This year I’m giving each nominated work for the Hugo and Nebula novel awards their very own entry after I read them.
The Wheel of Time by Robert Jordan and Brandon Sanderson was an epic journey to read. I actually finished it a while ago, but I’m not sure what to write about it. I’m not sure how to approach the series as a whole, especially since it’s been months since I read the first one at this point.
I remember being a bit put off by the characters at first. I read a comment on io9 once about a trio of books that I personally enjoyed, the Crystal Singer books by Anne McCaffrey. The comment complained that those books were “female adolescent wish fulfillment.” I’m not entirely sure why that is such a bad thing, when so many books with male protagonists are simply “male adolescent wish fulfillment,” but the commenter seemed to be scornful of those books. And in the beginning of The Wheel of Time, so much time was spent on those teenage boys as the center of the world. The girls were there to be foils, to aid and to guide, but they could never be the Dragon.

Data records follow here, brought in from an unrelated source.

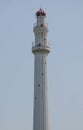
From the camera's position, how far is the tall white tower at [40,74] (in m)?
44.3

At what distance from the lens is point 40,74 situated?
1825 inches

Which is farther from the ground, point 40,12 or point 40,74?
point 40,12

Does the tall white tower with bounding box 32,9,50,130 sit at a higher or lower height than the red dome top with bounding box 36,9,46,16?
lower

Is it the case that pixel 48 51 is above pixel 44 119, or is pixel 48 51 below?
above

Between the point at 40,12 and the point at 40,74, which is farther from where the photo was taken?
the point at 40,12

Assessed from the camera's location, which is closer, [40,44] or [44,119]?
[44,119]

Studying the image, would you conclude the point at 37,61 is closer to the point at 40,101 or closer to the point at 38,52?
the point at 38,52

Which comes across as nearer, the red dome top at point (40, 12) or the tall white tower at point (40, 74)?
the tall white tower at point (40, 74)

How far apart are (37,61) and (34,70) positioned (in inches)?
58.5

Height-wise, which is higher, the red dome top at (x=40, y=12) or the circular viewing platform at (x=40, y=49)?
the red dome top at (x=40, y=12)

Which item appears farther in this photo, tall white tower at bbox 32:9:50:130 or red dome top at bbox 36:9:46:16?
red dome top at bbox 36:9:46:16

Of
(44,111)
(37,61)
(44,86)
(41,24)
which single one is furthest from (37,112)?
(41,24)

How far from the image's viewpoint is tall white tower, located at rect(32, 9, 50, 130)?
44.3 meters

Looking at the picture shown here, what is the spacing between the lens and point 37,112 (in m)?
44.5
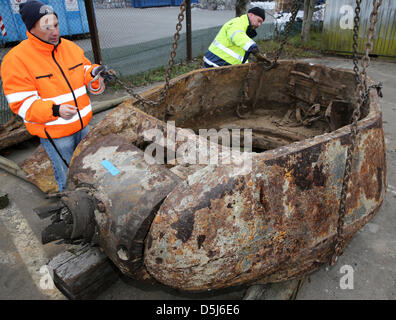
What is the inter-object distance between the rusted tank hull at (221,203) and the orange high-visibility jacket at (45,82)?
16.0 inches

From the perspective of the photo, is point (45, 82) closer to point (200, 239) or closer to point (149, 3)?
point (200, 239)

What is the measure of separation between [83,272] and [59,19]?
34.3ft

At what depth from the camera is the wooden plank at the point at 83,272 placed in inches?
84.0

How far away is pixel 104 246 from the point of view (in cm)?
202

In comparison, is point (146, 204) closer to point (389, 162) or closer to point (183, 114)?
point (183, 114)

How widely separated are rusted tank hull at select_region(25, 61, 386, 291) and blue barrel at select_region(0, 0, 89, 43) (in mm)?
9315

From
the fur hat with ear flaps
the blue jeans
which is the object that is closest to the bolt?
the blue jeans

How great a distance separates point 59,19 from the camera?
1024 cm

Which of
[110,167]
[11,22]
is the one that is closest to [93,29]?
[110,167]

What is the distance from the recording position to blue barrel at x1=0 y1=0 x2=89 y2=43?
9.38 m

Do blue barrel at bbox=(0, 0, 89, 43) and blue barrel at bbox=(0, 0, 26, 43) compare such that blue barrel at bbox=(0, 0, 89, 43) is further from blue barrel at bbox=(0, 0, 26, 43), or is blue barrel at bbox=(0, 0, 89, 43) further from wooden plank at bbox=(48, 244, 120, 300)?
wooden plank at bbox=(48, 244, 120, 300)

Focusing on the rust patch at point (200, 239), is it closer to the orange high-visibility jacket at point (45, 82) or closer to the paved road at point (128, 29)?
the orange high-visibility jacket at point (45, 82)

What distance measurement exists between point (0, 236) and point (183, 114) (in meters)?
2.20

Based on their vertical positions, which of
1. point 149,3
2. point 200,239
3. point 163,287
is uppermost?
point 149,3
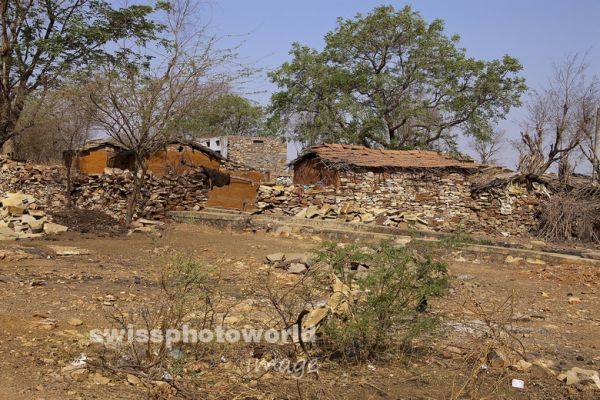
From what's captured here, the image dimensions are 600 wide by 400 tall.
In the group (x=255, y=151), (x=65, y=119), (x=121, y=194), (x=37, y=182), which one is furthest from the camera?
(x=255, y=151)

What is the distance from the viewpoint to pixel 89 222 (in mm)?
12469

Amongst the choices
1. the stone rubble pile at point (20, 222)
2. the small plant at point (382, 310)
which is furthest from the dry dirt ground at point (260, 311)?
the stone rubble pile at point (20, 222)

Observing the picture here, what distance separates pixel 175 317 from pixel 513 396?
252cm

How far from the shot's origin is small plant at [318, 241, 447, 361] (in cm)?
427

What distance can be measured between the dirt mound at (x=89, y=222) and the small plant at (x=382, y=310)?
7852mm

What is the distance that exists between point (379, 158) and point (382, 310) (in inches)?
531

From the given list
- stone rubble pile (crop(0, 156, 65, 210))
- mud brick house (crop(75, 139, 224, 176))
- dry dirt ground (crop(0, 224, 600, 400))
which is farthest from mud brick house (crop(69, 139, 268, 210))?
dry dirt ground (crop(0, 224, 600, 400))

And yet, the girls came along. They gained agency and became involved in their own interesting and necessary stories. Rand became more and more of an asshole, and it seemed to me that the women around him were all that stopped him from prematurely falling prey to the rage that threatened to consume him. Even if his emergence from that shadow was entirely on his own (possibly aided by his father, up for debate).
I enjoyed reading the books. I am glad that I didn’t read them when I was younger, because I really hate waiting for books. When I have to wait a year for the next book only to find that the loose end upon which I have been hanging is not only not resolved, but is hardly mentioned, I get a little batty. Much better to wait for a series and catch up. And I think that there would have been books that I would have been very eager to read, had I started back when Scott Foster told me to in 2000.
The ending made sense to me, even if I didn’t like the particular ends of some characters. There weren’t completely unreasonable kills or saves. The loose ends that would have had me counting the days until the release of the next book were tied up sufficiently without implying an end to the lives of the characters that survived.
It seemed as if I had read some parts of them before, and I’m not sure if that’s because I had or because they were similar to other things that I’ve read. I’m pretty sure I once had a sampler book of one of these books, but I also remember never wanting to read it. There may have been some desperate time that I opened it, but maybe not.